Since \(K_{sp}\) expression for \(Pb_3(PO_4)_2\) is \(K_{sp} = [Pb^{2+}]^3 [PO_4^{3-}]^2\), substitute the ion concentrations:\[K_{sp} = (7.34 \times 10^{-14})^3 \times (4.894 \times 10^{-14})^2\]Calculate the expression to find \(K_{sp}\).

Compute \(K_{sp}\)

Perform the calculations: \[ K_{sp} = (7.34 \times 10^{-14})^3 = 3.953 \times 10^{-40} \] \[ (4.894 \times 10^{-14})^2 = 2.396 \times 10^{-27} \] Combine these: \[ K_{sp} = (3.953 \times 10^{-40}) \times (2.396 \times 10^{-27}) = 9.474 \times 10^{-67} \] Thus, \(K_{sp} = 9.474 \times 10^{-67}\).

Key concepts

Dissolution Reaction

A dissolution reaction describes the process of a solid compound dissolving in a solvent, resulting in its constituent ions being dispersed in the solution. Understanding the dissolution reaction requires knowledge of the solubility equilibrium, illustrated with solid compounds breaking down into their ionic components.

In the case of lead phosphate, \( Pb_3(PO_4)_2 \), the dissolution reaction can be denoted as: \[ Pb_3(PO_4)_2(s) \rightleftharpoons 3Pb^{2+}(aq) + 2PO_4^{3-}(aq) \]

This equation represents the equilibrium state where the rates of dissolution and re-formation of the solid are balanced. It's essential to understand the stoichiometric ratios of the ions produced, which in this reaction are 3:2, meaning for every 3 lead ions produced, 2 phosphate ions are released.

These ratios help us determine the concentrations of the ions present in the solution once the solid reaches equilibrium.

Ion Concentration Calculations

Ion concentration calculations are crucial for understanding the extent to which a salt dissolves in a solvent, typically represented by molarity (M).
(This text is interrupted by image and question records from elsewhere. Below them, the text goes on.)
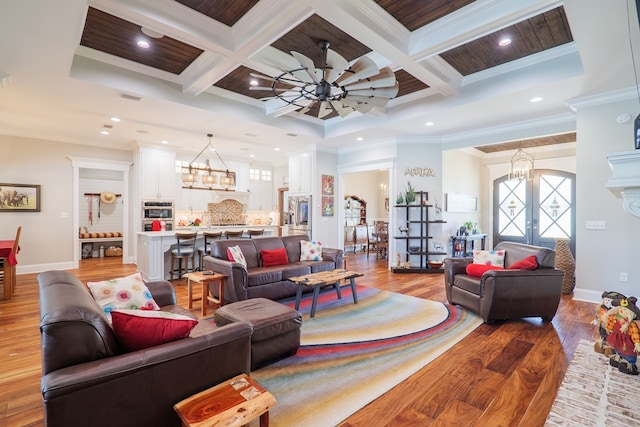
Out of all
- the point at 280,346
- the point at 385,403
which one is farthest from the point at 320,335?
the point at 385,403

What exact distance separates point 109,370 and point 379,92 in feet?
10.2

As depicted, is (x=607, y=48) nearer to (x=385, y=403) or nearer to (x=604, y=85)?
(x=604, y=85)

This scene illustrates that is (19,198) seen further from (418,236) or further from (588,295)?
(588,295)

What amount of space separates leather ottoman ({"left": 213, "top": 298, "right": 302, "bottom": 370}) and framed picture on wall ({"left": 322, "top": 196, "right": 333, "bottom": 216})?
5.04 m

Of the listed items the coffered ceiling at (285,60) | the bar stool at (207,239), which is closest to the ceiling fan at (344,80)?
the coffered ceiling at (285,60)

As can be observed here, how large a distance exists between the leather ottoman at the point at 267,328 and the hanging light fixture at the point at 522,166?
6348 mm

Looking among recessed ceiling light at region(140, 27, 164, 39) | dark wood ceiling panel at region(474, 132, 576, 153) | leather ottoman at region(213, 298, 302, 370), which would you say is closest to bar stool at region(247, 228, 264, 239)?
leather ottoman at region(213, 298, 302, 370)

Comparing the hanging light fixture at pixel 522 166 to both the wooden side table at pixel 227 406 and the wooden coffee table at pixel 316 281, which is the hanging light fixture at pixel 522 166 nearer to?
the wooden coffee table at pixel 316 281

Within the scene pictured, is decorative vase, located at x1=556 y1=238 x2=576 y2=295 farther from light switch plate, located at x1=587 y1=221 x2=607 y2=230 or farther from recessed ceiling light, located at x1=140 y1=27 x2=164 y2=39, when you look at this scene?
recessed ceiling light, located at x1=140 y1=27 x2=164 y2=39

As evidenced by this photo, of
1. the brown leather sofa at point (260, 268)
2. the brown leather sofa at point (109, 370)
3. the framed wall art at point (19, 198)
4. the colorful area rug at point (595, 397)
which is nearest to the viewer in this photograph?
the brown leather sofa at point (109, 370)

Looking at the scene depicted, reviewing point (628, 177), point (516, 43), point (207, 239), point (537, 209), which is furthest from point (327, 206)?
point (628, 177)

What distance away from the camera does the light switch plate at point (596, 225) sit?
433 centimetres

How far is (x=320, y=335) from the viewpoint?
3.24m

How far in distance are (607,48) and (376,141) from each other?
4345 mm
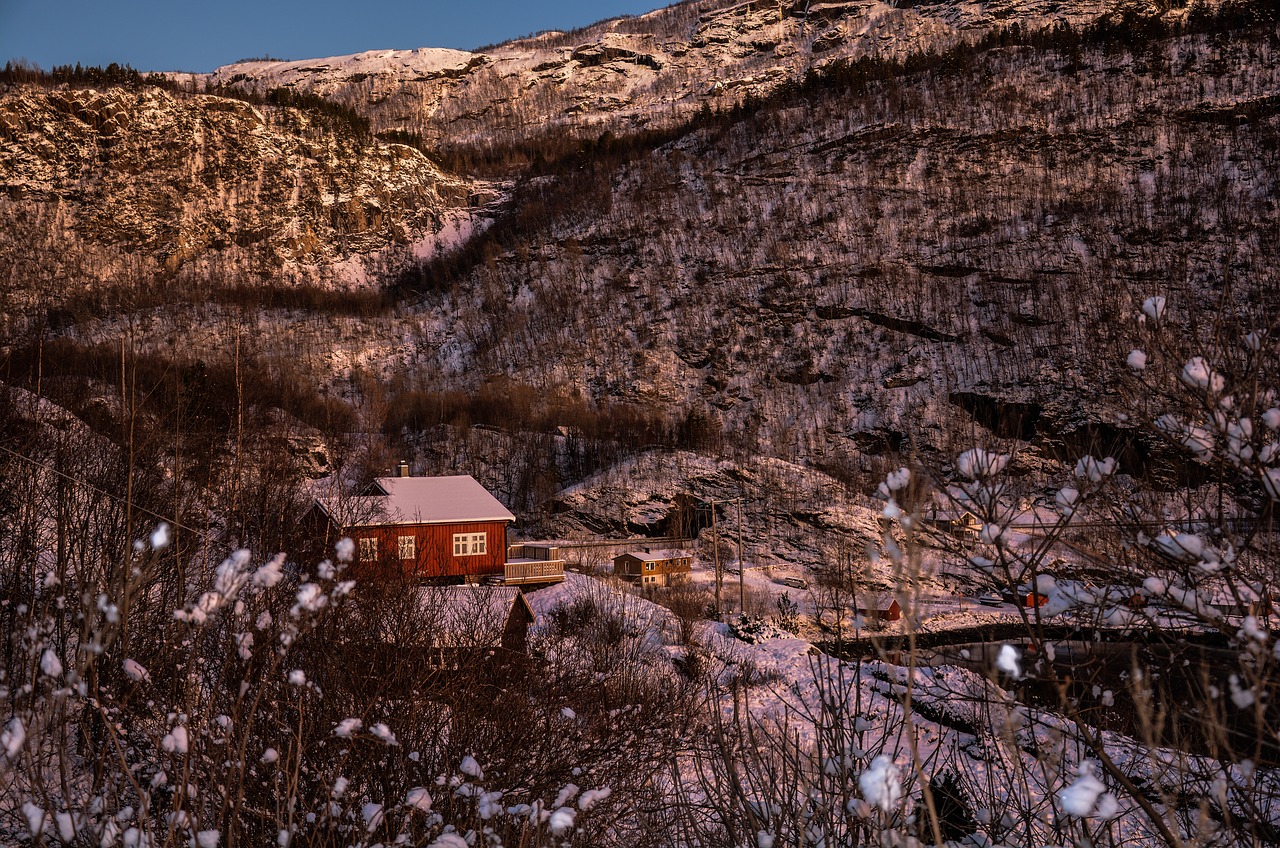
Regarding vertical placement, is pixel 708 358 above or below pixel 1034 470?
above

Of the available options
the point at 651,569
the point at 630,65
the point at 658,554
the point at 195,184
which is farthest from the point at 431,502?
the point at 630,65

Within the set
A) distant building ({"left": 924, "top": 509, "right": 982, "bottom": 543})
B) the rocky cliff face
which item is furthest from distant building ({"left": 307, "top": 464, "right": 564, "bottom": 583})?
the rocky cliff face

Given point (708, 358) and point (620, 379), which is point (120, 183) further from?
point (708, 358)

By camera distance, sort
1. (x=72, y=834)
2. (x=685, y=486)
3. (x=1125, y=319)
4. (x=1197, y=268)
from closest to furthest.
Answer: (x=72, y=834)
(x=1125, y=319)
(x=685, y=486)
(x=1197, y=268)

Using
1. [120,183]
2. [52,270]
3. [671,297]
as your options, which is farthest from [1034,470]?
[120,183]

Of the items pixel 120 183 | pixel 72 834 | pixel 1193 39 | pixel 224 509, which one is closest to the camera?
pixel 72 834

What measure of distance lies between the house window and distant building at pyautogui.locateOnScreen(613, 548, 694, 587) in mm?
6036

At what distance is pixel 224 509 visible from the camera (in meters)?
16.9

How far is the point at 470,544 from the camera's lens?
2602cm

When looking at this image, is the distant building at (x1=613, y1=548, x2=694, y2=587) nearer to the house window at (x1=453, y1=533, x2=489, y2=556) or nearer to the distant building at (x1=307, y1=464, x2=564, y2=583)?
the distant building at (x1=307, y1=464, x2=564, y2=583)

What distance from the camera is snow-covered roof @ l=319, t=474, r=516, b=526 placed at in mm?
24359

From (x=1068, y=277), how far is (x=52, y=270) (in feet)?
236

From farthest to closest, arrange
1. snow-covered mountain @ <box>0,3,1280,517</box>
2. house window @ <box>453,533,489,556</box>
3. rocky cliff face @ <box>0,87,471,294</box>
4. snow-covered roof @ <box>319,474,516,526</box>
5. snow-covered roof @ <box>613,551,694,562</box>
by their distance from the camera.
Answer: rocky cliff face @ <box>0,87,471,294</box>, snow-covered mountain @ <box>0,3,1280,517</box>, snow-covered roof @ <box>613,551,694,562</box>, house window @ <box>453,533,489,556</box>, snow-covered roof @ <box>319,474,516,526</box>

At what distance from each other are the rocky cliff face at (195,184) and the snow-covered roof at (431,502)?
47.9 m
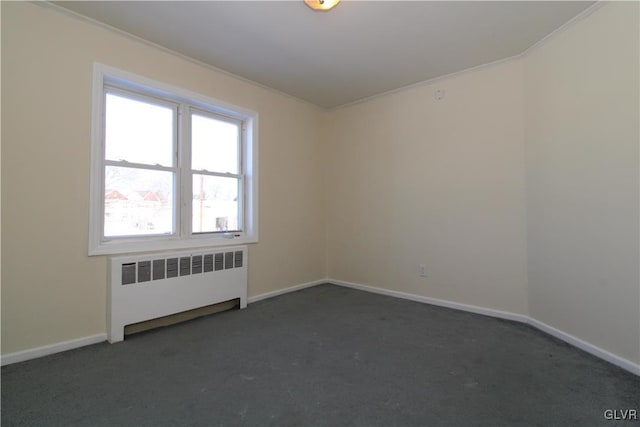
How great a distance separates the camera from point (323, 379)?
197cm

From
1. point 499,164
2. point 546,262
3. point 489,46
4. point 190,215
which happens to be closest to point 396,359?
point 546,262

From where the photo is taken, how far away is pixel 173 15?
2.42 metres

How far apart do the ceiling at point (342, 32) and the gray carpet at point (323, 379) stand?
2.64m

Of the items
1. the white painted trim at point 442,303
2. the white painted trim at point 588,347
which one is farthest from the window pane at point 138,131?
the white painted trim at point 588,347

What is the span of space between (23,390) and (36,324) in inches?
23.3

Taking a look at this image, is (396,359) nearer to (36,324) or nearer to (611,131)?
(611,131)

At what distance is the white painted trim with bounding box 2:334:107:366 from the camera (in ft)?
7.02

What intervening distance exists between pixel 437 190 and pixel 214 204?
2.61 m

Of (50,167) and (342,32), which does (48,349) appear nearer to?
(50,167)

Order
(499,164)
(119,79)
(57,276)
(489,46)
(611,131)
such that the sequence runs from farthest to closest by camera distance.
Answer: (499,164) → (489,46) → (119,79) → (57,276) → (611,131)

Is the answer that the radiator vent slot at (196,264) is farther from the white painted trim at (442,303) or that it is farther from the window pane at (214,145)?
the white painted trim at (442,303)

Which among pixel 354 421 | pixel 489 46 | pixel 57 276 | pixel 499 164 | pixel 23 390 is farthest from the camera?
pixel 499 164

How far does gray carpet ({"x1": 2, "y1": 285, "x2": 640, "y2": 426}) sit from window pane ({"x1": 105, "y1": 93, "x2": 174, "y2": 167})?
1.64 meters

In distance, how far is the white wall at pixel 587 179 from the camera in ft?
6.85
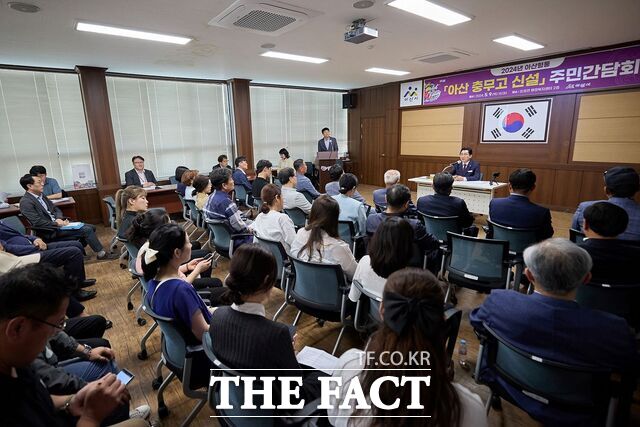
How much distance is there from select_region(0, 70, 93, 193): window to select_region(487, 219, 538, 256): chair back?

We start with the stoichiometry derived from the dissolution reaction to express the relationship between the solubility \( s \) of the compound and its ionic species.

For \( Pb_3(PO_4)_2 \), if \( 3s = [Pb^{2+}] \), and knowing \([Pb^{2+}] = 7.34 \times 10^{-14} \text{ M}\), we can find \( s = \frac{7.34 \times 10^{-14}}{3} \), which gives \( s = 2.447 \times 10^{-14} \text{ M}\).

Next, using the relation \( [PO_4^{3-}] = 2s \), we determine \( [PO_4^{3-}] = 2 \times 2.447 \times 10^{-14} \), resulting in \( 4.894 \times 10^{-14} \text{ M} \).

These calculations are valuable for understanding the concentrations of ions in a saturated solution and are instrumental in further calculations like determining the solubility product constant.

Stoichiometry in Solutions

Stoichiometry in solutions refers to the quantitative relationship between reactants and products in a chemical reaction conducted in a solution. In this specific context, it relates to the ratios of ions formed when a solid salt dissolves.

Understanding this concept is crucial for calculating the individual ion concentrations in a solution based on a known amount of the dissolved compound. For \( Pb_3(PO_4)_2 \), stoichiometry tells us that the relationship between \( Pb^{2+} \) and \( PO_4^{3-} \) is a 3:2 ratio. This informs us that for every mole of \( Pb_3(PO_4)_2 \) that dissolves, three moles of \( Pb^{2+} \) ions and two moles of \( PO_4^{3-} \) ions are produced.

These stoichiometric coefficients are critical in ensuring that we accurately reflect the proportionate ion concentrations in our calculations. By understanding this concept, students can ascertain how changes in one part of a chemical equation can affect the entire system, especially in balanced chemical reactions.